◆ Problem to solve:
The string "Zealand" appears in some lines of the entries that follow; copy each such line.

• • •

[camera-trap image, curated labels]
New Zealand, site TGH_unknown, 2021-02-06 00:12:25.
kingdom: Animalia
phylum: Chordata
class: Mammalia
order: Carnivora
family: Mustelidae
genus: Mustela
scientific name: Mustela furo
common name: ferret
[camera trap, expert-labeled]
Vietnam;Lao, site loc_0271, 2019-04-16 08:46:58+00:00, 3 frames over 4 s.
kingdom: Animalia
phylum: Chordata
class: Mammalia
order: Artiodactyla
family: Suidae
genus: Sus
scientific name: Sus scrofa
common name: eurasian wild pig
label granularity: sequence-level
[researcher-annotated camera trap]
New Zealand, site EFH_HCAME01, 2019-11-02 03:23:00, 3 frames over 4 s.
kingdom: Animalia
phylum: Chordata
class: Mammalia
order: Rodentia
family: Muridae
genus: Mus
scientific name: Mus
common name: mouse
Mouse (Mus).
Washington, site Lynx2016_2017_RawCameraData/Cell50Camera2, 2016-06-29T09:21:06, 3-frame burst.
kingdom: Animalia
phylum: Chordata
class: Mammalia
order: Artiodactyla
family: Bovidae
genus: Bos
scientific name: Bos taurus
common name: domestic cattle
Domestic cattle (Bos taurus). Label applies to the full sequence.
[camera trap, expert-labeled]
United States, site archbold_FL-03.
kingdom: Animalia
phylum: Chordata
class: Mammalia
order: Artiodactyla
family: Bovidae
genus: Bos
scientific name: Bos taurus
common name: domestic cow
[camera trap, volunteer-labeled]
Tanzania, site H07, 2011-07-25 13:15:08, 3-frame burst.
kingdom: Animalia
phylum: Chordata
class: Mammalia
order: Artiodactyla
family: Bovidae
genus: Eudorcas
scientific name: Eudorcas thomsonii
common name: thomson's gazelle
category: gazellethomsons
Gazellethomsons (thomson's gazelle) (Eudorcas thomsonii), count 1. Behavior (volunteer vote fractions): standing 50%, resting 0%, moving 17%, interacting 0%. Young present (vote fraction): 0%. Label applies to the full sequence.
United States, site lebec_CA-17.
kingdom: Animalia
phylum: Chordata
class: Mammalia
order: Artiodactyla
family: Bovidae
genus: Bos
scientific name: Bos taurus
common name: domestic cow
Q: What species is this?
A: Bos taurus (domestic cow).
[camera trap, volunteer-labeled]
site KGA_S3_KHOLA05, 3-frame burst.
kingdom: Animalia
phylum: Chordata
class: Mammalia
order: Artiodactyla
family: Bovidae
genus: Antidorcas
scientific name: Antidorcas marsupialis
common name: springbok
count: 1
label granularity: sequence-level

• • •

◆ Exercise output:
New Zealand, site TGH_unknown, 2021-02-06 00:12:25.
New Zealand, site EFH_HCAME01, 2019-11-02 03:23:00, 3 frames over 4 s.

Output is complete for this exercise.